La ricerca si è dunque concentrata prevalentemente su province dell’alta Lombardia e ha precisamente interessato un campione di 2.501 ragazzi (41% maschi e 59% femmine), 1.053 appartenevano alla scuola secondaria di primo grado, mentre 1.448 alla secondaria di secondo grado.
Il nodo-social. “Mi preoccupano le ore passate davanti a dispositivi elettronici: questo ci è dispiaciuto e non ci ha stupito vederlo anche nella nostra indagine”, sostiene Daniela Genesini, psicoterapeuta e referente delle attività esterne del consultorio di Merate. “Ora i genitori devono ‘palettare’ questo utilizzo poco sano dei dispositivi elettronici, finora poco controllato. Il 18% degli adolescenti ha ammesso di voler smettere di utilizzare i social, ma di non riuscire.È tempo di dare spazio alle relazioni tra pari: i ragazzi ne hanno più bisogno che mai. Occorre riconoscere il loro bisogno di libertà, di uscita in relazione diretta.L’utilizzo eccessivo dei social ci ha portato a riconoscere il corpo solo come qualcosa che si vede. E invece il corpo è anche qualcosa che fa. È tempo di riscoprirlo”.
Pandemia: e poi? Elena Galluccio, psicologa e mediatrice famigliare, referente delle attività esterne del consultorio di Lecco, puntualizza: “il mondo degli adulti non è chiamato a intervenire solo nelle situazioni in cui emergono fragilità o per sedare istanze distruttive degli adolescenti. L’adulto non deve arrivare solo in occasione di emergenza. Dobbiamo pensare anche agli adolescenti sani e al tipo di richieste che fanno al mondo adulto”. Interessante in proposito la risposta dei ragazzi alla domanda “Quando la pandemia sarà finita…”: più del 40% risponde di non riuscire ad immaginare il proprio futuro. “Questa affermazione – dice Galluccio – ci interroga su quanto gli adulti (genitori, insegnanti ed altri professionisti) siano in grado di offrire ai ragazzi un mondo in cui potersi immaginare”.
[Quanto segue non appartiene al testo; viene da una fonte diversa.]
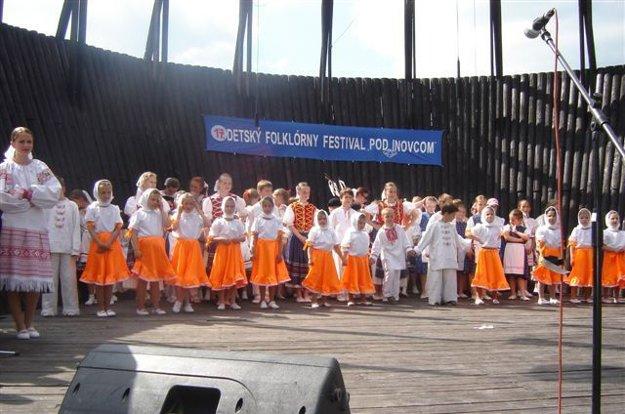 Okrem Gajdošského festivalu sa v obci organizuje aj Detský folklórny festival Pod Inovcom.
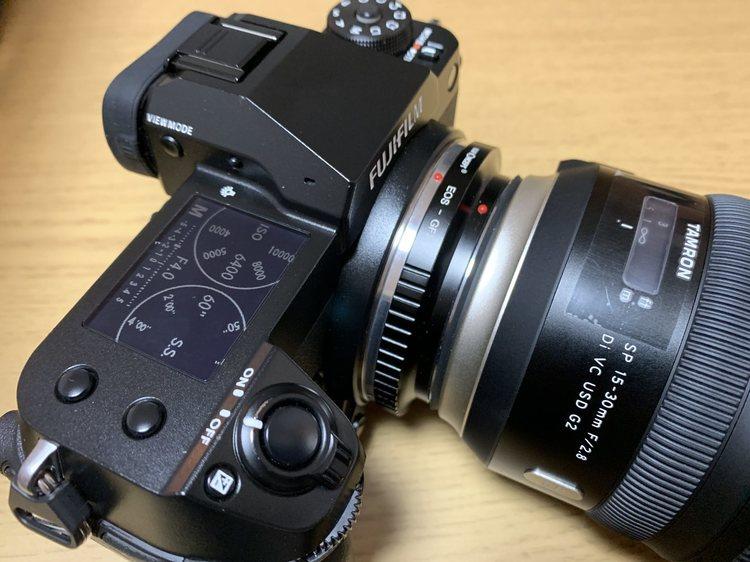 10_GFXのマウントアダプターとEOS用レンズ.jpg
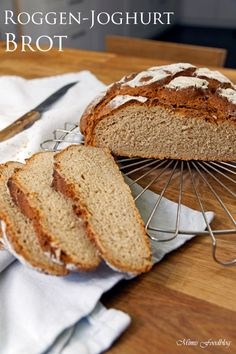 Roggen-Joghurt-Brot Rye yoghurt bread is a delicious and fast mixed bread. The portion is enough for a small family or a two-person household. Bread Bun, Rye Bread, Yogurt Bread, Pampered Chef, Food Blogs, Bread Baking, Smoothie Recipes, Bread Recipes, The Best
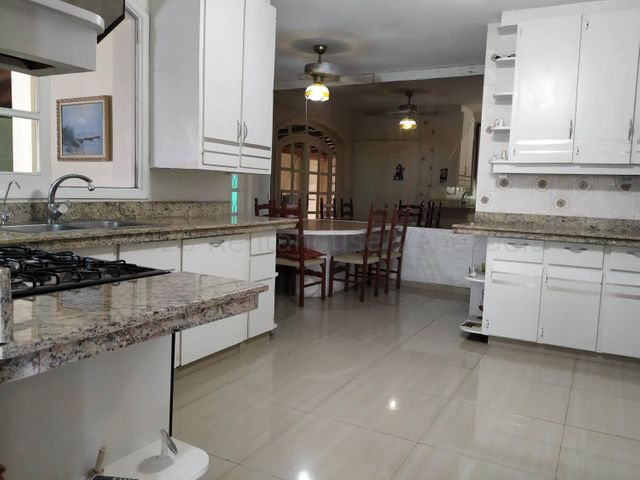 Casa Carabobo>Valencia>La Viña - Venta:300.000 Precio Referencial - codigo: 20-24093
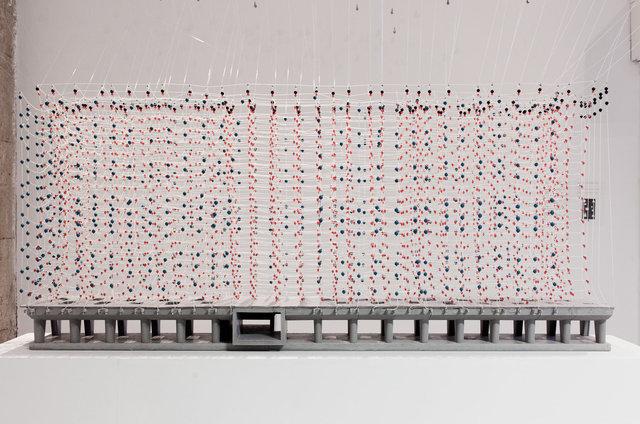 Récif Radieux, 2014 Béton, fil nylon, perles 80 x 203 x 33 cm
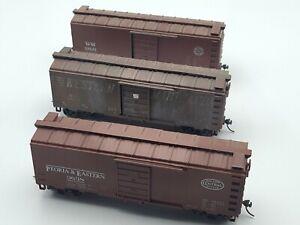 HO - ROUNDHOUSE -(3) 40' BOX CARS (1)    PEORIA & EASTERN, (2) WESTERN MARYLAND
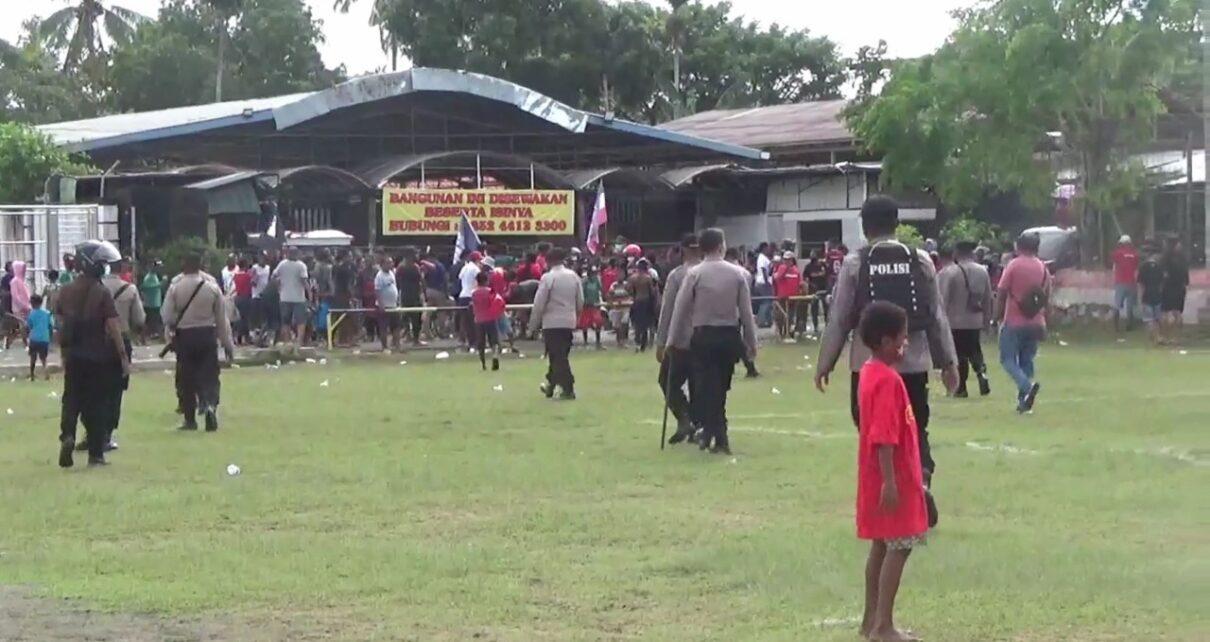 Langgar Prokes, Satgas Covid Kota Sorong Bubarkan Pertandingan Sepak Bola 1 IMG 20210507 WA0037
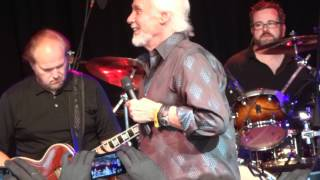 KENNY ROGERS AND LIONEL RICHIE DUET  FULL HD FROM BONNAROO 2012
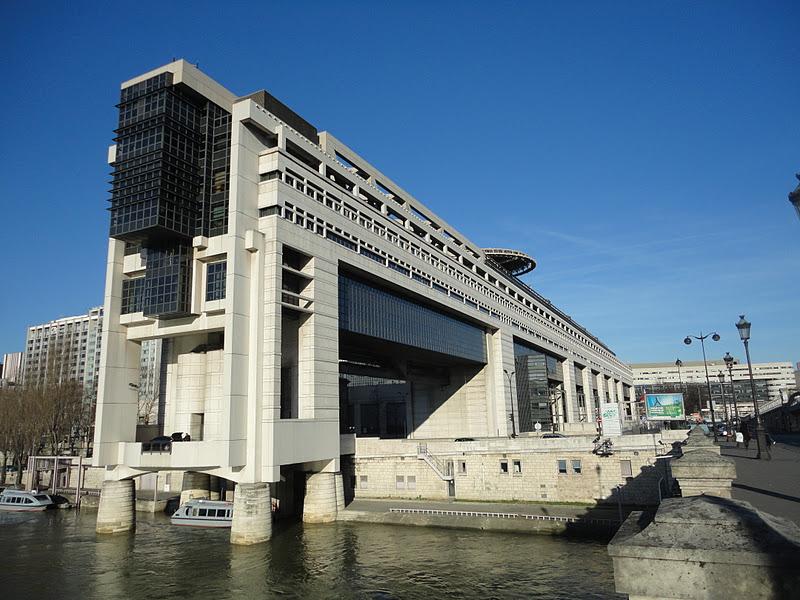 1979年7月,16个设计团队递交了他们各自的设计图纸。1979 年10月  巴黎市政府宣布Parat, Prouvé, Guvan 赢得了设计竞赛。1979 十月底开始工程考察。1981年2月开始施工,1983 年底完工。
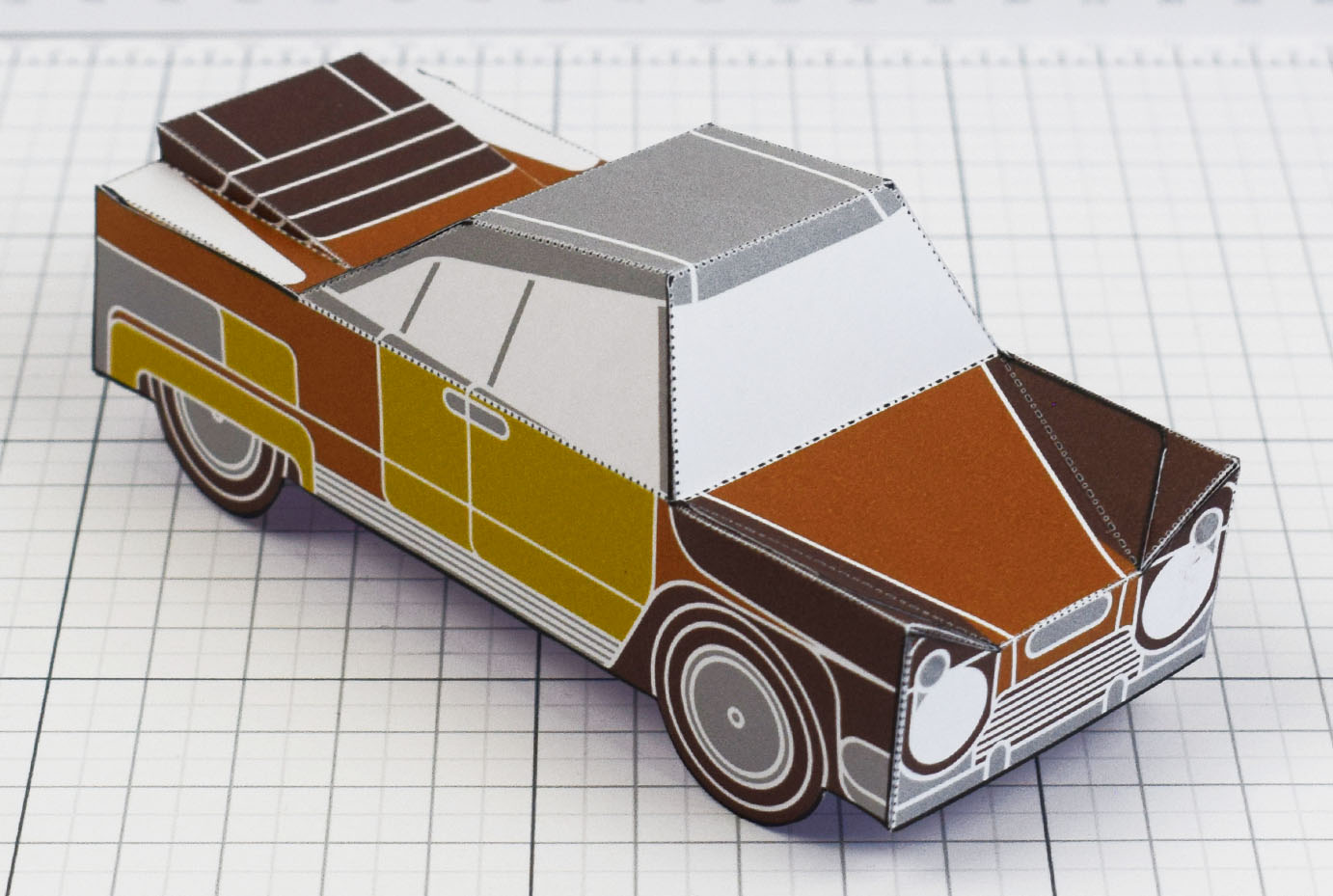 PTI - Enkl Twinkl Vintage Car paper toy craft model - Brown Main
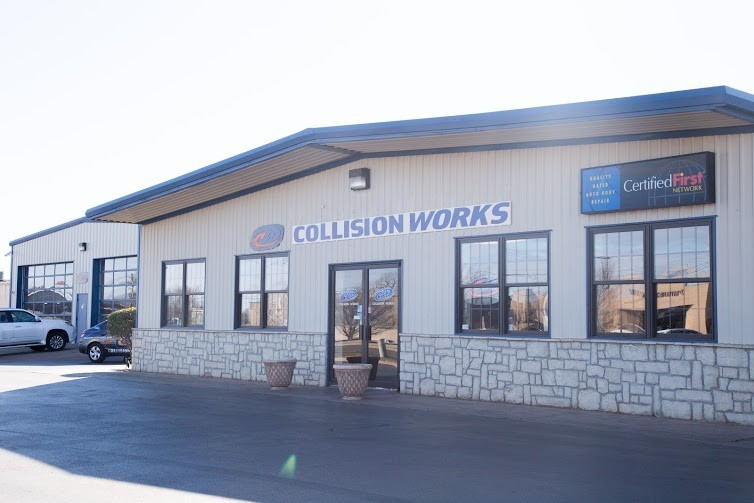 We are Centrally Located at Del City, OK, 73115 for our guest's convenience and are ready to assist you with your collision repair needs.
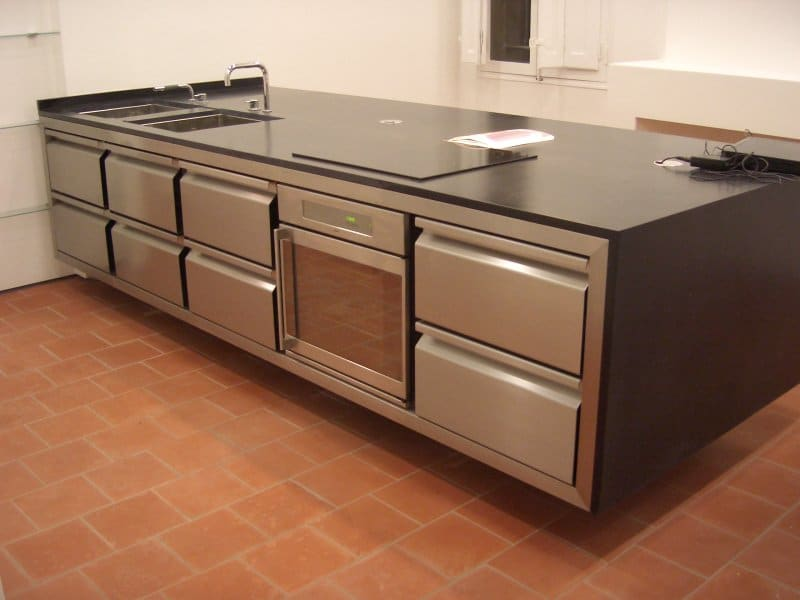 amazing luinox with cuisine plan de travail inox. Black Bedroom Furniture Sets. Home Design Ideas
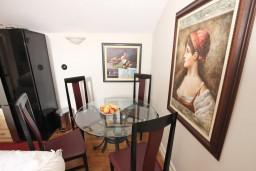 Обеденная зона. Будванская ривьера, Черногория, Будва : Современный апартамент в старом городе Будвы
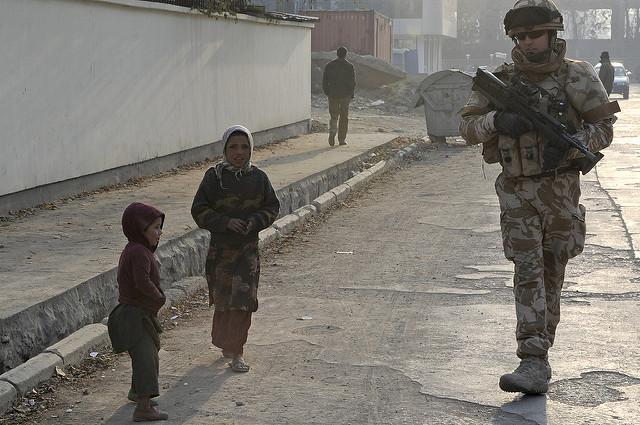 Englischer Soldat in Kabul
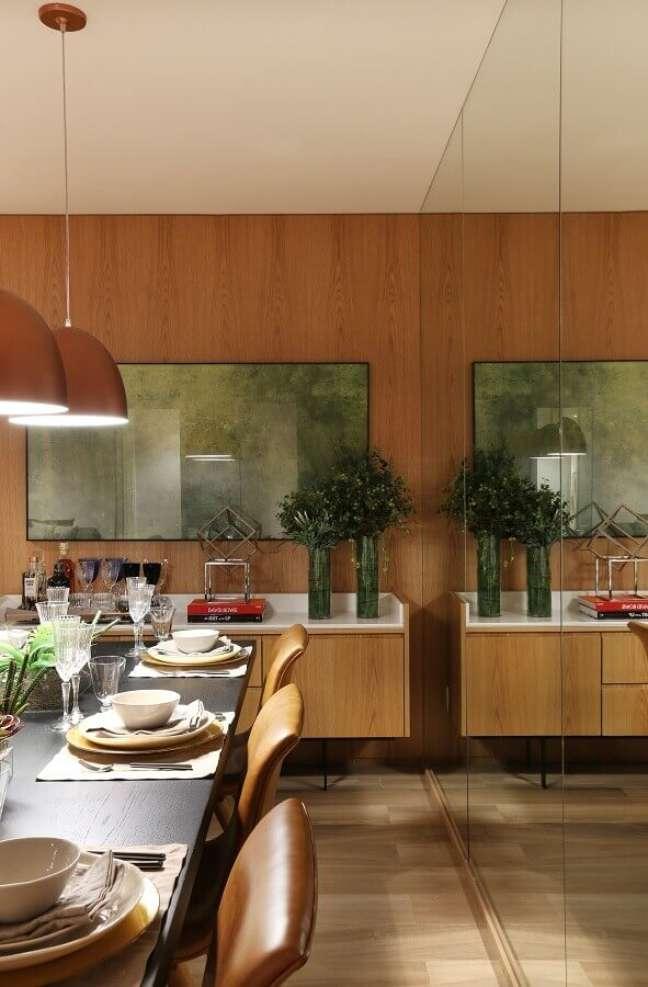 57. Vaso de vidro para decoração de sala de jantar com buffet e parede de madeira – Foto: Arquiteta Fernanda Marques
Un punto di partenza. Altro richiamo giunge da Emanuele Fusi, insegnante in un liceo di Monza e presso l’Università Bicocca di Milano, pedagogista presso il consultorio di Erba: “Richiamiamoci tutti al compito educativo: questo deve essere il primo effetto di questa ricerca. Che sia un punto di partenza per riflettere e offrire prospettive, direzioni. Dobbiamo ripensare all’esperienza educativa che offriamo a tutti gli adolescenti e preadolescenti, perché solo così sapremo poi focalizzare l’attenzione sui più fragili, evitando generalizzazioni o semplificazioni”.